その宴会の日も、人材交流研修の新しい人が来るからと言って宴会に誘われてはいたものの、ほとんど顔を出すだけでろくに挨拶もできずに終わってしまったという。
「あんたの紹介も聞きそびれてなぁ、チラッと顔見ただけで。隣の徹平さんが、あんたに酒飲ませすぎないようにずーっと周りを牽制してたの覚えとる。今回の人は美人さんやし、徹平さん大変やなぁ、と思ったりしてな」
勝利は、遠い目をしてそう語った。
「ふーん、美人だと思ったの勝利は」
聞き捨てならないと思って、ついそんな事を言ってしまう。
「な、そ、そんなん、周りがそう言ってたからやろ!俺はその時にはもうお前と結婚しとったし、別に変な意味じゃないって」
案の定しどろもどろになった勝利を見て、仲良いですね、なんて彼女は目の前で苦笑した。最初は勝利の反応にびっくりしていたものの、理由を聞いて納得したのか、彼女はわたしたちを見てニコニコ笑っていた。
「しかしお前と徹平さんの彼女が知り合うなんてなぁ」
私もそう思う。声をかけたのはたまたま、この村の人っぽくはない可愛らしい女の人が一人ぼっちでポツンと座っていたのが心配になったからなのだが、話を聞けば聞くほど私自身とも共通点が多く、しかも彼氏はあの巌徹平さんだというのだから驚きだ。

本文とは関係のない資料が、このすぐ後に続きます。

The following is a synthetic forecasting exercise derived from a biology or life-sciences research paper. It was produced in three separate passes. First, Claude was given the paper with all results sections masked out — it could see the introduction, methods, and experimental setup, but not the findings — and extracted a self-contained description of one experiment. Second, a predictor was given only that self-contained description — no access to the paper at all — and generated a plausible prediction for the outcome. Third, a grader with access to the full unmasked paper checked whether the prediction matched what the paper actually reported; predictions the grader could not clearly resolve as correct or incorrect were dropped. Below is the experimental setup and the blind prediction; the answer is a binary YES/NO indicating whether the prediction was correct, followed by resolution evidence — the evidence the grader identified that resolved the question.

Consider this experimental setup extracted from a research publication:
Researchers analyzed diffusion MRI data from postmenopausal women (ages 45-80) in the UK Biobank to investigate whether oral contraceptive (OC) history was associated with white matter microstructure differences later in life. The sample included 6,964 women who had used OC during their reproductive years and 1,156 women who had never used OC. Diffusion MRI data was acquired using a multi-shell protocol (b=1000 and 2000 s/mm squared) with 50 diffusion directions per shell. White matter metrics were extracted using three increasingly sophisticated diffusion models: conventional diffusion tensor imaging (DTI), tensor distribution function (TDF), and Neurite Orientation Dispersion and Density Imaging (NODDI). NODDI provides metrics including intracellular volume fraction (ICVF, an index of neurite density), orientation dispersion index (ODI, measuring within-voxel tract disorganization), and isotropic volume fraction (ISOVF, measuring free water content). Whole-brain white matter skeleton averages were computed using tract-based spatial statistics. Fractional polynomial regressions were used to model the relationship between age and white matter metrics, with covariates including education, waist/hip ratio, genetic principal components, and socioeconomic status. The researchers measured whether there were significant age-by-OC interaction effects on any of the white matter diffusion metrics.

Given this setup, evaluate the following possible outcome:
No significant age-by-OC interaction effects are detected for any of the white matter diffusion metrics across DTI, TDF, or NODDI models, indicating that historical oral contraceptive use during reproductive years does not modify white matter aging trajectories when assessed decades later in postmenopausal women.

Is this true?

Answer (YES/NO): YES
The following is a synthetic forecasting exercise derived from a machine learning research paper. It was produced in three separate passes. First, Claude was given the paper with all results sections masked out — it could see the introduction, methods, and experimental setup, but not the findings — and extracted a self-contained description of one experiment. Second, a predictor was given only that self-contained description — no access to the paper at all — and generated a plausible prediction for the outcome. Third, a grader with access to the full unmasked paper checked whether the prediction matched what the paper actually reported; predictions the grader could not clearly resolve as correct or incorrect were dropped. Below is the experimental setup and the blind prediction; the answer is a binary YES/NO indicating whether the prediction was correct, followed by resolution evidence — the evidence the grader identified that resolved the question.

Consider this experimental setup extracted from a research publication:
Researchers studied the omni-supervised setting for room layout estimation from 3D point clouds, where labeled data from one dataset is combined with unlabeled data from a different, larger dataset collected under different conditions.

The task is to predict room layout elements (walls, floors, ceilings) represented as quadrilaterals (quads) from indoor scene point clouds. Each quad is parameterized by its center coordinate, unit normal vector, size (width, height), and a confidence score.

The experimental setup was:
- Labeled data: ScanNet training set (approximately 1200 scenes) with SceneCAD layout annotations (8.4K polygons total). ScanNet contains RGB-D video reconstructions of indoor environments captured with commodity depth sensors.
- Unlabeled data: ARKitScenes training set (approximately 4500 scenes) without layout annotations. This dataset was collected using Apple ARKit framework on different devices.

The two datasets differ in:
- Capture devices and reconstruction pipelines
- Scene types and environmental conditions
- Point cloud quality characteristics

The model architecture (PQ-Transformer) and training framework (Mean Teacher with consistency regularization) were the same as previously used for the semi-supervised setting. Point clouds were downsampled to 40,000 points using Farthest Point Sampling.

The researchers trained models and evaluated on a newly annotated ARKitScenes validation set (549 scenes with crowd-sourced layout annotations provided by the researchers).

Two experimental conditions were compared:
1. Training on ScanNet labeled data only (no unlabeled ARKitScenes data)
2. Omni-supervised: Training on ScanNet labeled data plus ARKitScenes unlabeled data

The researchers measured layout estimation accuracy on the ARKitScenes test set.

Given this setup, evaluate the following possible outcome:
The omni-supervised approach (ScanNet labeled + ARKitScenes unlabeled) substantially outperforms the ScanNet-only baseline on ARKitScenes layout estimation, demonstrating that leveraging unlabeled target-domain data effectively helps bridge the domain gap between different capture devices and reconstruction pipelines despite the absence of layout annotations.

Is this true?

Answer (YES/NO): YES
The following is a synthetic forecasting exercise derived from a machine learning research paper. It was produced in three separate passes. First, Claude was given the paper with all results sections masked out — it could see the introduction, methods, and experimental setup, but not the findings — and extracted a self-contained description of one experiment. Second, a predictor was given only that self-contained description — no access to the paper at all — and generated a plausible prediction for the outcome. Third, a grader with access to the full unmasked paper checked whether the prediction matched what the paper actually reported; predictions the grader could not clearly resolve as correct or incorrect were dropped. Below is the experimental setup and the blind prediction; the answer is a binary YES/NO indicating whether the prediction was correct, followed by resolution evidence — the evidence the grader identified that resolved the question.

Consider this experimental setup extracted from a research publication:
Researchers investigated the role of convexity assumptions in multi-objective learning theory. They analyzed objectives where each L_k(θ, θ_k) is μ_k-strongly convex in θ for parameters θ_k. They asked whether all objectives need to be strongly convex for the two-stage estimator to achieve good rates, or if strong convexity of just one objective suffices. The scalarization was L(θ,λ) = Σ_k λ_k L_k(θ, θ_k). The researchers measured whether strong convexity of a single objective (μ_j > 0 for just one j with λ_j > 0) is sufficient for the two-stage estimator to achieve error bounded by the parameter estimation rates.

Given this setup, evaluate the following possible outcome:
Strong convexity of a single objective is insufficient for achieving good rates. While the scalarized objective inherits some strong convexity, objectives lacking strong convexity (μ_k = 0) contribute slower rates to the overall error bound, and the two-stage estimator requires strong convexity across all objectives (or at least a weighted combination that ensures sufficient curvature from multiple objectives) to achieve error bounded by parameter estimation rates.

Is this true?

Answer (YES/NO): NO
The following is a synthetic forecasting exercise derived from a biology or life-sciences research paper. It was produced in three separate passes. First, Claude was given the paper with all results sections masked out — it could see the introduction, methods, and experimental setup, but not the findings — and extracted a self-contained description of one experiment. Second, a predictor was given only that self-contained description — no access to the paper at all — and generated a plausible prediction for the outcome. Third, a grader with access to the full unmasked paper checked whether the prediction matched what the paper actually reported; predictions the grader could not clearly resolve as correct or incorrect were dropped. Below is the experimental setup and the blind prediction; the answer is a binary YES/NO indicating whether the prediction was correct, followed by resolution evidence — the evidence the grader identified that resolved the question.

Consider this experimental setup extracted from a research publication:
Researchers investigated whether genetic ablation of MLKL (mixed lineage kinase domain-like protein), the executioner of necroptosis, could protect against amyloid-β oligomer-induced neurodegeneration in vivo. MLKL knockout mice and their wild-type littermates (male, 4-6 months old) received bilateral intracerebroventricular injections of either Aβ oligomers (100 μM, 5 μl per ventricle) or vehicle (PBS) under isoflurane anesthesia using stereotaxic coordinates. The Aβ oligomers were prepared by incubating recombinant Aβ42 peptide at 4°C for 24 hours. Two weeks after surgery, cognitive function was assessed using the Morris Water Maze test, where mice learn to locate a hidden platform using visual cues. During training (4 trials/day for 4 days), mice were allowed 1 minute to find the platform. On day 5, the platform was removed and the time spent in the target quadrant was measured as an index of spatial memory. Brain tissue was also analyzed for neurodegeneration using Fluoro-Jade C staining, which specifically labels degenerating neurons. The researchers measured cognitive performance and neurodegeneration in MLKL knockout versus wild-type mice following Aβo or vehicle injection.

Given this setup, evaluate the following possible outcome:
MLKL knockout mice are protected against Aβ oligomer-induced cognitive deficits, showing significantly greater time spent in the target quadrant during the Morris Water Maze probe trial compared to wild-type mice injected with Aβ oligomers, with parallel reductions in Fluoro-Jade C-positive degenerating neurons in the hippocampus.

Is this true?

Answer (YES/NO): YES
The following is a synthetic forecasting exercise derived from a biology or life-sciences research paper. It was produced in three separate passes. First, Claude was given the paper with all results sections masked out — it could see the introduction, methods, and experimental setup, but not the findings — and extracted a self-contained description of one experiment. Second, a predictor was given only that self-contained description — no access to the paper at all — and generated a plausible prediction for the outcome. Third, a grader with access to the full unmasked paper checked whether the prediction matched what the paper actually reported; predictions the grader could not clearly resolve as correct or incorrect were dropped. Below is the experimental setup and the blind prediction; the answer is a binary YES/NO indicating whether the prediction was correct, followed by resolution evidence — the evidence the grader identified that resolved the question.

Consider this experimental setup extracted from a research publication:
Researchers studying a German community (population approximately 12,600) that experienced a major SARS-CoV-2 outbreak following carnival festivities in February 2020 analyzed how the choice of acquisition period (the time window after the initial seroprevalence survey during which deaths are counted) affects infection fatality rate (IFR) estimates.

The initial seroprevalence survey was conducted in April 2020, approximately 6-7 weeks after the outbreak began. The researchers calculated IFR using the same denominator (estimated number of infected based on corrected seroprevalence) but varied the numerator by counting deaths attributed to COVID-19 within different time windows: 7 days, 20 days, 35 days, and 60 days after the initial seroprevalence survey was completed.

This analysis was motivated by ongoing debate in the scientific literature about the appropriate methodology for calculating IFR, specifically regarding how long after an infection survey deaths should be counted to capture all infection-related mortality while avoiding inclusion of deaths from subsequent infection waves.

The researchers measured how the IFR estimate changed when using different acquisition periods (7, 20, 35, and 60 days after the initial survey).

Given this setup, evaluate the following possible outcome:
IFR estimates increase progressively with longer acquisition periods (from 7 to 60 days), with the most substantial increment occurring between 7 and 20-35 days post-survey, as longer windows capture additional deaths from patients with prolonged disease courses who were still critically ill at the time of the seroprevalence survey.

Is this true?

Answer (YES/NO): NO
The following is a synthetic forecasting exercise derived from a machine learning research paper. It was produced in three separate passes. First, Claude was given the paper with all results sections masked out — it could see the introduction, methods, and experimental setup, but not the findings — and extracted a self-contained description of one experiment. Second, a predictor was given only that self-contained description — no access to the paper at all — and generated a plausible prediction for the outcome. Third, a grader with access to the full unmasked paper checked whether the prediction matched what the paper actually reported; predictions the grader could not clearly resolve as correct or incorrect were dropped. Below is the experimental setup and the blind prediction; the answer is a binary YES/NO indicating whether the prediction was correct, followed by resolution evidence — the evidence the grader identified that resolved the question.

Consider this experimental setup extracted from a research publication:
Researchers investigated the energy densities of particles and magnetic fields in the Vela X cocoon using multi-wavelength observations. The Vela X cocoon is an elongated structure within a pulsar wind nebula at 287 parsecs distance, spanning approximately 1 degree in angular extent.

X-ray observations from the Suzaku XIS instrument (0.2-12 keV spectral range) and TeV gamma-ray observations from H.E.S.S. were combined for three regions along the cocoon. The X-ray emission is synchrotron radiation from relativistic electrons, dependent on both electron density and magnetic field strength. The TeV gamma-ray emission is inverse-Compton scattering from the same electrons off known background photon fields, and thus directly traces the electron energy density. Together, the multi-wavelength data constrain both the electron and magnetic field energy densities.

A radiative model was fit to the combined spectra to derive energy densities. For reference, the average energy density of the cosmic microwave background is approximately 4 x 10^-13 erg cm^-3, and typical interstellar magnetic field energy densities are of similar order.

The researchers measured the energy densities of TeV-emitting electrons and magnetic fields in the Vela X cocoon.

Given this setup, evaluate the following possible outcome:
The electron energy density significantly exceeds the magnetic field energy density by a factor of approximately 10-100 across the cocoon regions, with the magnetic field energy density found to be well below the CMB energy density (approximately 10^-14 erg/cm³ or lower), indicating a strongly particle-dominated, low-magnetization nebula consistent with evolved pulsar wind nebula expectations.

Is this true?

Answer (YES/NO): NO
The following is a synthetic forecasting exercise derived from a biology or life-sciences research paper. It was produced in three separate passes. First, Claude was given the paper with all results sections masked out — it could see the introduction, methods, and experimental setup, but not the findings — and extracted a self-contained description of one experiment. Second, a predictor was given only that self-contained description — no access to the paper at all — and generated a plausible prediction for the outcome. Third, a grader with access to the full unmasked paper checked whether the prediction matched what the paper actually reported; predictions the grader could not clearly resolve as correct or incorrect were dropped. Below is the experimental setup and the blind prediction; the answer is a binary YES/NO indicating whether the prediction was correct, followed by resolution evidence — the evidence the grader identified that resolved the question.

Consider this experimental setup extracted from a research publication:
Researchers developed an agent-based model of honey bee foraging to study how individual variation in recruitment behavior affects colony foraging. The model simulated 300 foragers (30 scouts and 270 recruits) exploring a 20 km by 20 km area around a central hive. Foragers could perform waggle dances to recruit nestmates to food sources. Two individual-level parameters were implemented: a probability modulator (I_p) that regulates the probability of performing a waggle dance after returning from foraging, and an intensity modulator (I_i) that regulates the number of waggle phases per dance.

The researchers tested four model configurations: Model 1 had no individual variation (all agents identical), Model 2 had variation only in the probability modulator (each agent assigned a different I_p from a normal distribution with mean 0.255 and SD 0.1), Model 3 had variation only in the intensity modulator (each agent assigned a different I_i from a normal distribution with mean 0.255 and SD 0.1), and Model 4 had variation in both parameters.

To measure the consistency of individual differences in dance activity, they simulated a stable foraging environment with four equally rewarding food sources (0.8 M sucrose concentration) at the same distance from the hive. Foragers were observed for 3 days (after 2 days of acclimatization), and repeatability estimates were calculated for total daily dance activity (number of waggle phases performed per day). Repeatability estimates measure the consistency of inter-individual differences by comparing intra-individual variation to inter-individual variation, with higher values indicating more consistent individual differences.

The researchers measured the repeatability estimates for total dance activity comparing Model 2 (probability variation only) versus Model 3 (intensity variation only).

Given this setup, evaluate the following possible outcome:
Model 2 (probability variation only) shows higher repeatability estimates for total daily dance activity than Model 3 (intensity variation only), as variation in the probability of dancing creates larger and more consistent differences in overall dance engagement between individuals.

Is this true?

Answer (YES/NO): NO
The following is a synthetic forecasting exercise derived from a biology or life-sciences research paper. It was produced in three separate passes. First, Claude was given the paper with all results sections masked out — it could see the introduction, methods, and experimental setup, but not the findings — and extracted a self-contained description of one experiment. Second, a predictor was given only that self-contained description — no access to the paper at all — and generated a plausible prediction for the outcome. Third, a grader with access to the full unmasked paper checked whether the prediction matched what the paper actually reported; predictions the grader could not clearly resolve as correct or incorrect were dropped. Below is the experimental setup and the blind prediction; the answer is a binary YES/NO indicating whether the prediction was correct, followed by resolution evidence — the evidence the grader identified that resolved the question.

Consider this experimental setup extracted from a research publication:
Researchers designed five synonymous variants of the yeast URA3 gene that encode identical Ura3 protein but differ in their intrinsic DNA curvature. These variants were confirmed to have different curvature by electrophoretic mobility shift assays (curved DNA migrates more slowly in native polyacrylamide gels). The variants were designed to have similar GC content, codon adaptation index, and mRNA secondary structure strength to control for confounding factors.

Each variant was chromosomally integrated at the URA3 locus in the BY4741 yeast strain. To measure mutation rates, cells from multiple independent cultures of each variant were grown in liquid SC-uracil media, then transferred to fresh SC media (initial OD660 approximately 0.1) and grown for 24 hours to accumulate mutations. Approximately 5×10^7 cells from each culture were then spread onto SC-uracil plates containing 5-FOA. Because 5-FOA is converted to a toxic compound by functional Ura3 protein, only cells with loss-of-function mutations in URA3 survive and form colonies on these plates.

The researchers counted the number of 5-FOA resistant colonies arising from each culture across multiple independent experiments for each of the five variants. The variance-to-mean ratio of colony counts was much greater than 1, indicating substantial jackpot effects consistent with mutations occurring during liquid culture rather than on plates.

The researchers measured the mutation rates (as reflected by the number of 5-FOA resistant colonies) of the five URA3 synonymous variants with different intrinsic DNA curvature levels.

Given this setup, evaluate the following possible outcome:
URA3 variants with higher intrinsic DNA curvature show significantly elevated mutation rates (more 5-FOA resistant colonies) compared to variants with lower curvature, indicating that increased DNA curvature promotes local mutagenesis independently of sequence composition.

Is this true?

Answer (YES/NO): NO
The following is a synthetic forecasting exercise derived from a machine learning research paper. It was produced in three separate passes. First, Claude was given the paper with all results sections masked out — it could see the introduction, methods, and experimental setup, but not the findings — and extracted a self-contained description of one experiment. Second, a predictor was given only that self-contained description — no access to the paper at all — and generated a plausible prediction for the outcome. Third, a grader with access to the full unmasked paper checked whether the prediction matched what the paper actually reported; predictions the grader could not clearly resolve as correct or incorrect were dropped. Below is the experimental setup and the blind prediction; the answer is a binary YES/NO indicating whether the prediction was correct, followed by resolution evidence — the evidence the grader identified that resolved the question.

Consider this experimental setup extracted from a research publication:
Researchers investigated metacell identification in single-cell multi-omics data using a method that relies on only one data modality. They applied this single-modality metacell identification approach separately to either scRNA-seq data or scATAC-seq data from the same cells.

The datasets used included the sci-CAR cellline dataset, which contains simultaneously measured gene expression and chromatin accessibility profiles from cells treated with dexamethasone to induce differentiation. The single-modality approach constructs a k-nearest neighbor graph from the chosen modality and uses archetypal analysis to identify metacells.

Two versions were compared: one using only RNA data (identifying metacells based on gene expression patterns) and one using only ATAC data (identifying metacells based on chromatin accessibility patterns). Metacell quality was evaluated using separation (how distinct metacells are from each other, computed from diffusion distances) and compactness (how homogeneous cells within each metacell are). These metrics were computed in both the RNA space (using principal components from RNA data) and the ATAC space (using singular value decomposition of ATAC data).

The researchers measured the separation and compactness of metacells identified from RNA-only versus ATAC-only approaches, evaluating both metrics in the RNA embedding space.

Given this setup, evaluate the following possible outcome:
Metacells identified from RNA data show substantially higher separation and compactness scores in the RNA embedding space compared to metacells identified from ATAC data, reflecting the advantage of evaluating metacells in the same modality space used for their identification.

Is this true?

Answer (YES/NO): NO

「そういや、徹平さんに連絡したのか?会う約束なんだろ?」
勝利がレモネードを飲みながらそう聞いた。時刻は16:30を過ぎている。確か彼女は17時頃に会う約束がある、と言っていた筈だ。
「そうでした。ちょっと電話して来ますね」
きちんと断ってから席を外すあたり、この子はすごく礼儀正しいんだなぁと思う。
部屋の外で電話をかける音が聞こえてきたあたりで、勝利に向かって質問を投げかける。
「勝利、あの子のこと知ってたの?」
「ん?うーん、まぁ、徹平さんから聞いてたんよ」
「でも、去年の宴会の時に見ただけでよく顔分かるよね?」
「それはなぁ、徹平さんがもう、自慢しまくってるのなんのってすごいから。写真見ては可愛い可愛いって言ってるんだぞ、そりゃ顔も覚えるだろ」
その言葉に少し驚いた。
勝利ほど巌さんと会う機会は少ないが、それなりに顔見知りだと思っていたのに意外だ。
「私にはそんな話は…」
「そりゃそうだ、青年会メンバーでも親しい人にしか話してないみたいだしな。本当は言いふらしたいんだろうけど、結婚するまで我慢って言っとった」
「結婚するつもりなんだね」
「するだろうなぁ、あの徹平さんが本気モードだし」
あの、というのは他でもない。巌徹平という人は、仕事に真面目で器量も良く、面倒見も良い性格で誰からも好かれ、リーダーシップもある素晴らしい青年だと昔から評判だったという。それなのにいつまでも彼女を作らない。出来ないのではなく、巌自身が本当に好きにならないと交際まで発展しないそうだ。それなのに、研修で都会からやってきた年下の女性にベタ惚れになり、出会って間もなく自分のものにしたというから、徹平と仲の良い友人たちは驚いたそうだ。
「でも彼女は、なんだか悩んでるみたい」
「悩んでる?」
「そう。なんだか沈んだ顔してバス停で座ってたから、心配で声かけたの」
「そっか。…優しいなぁ、お前は」
よしよし、と勝利が私の頭を撫でる。
私はこうやって、ちょっとした時に勝利が優しく撫でてくれるのが好きだった。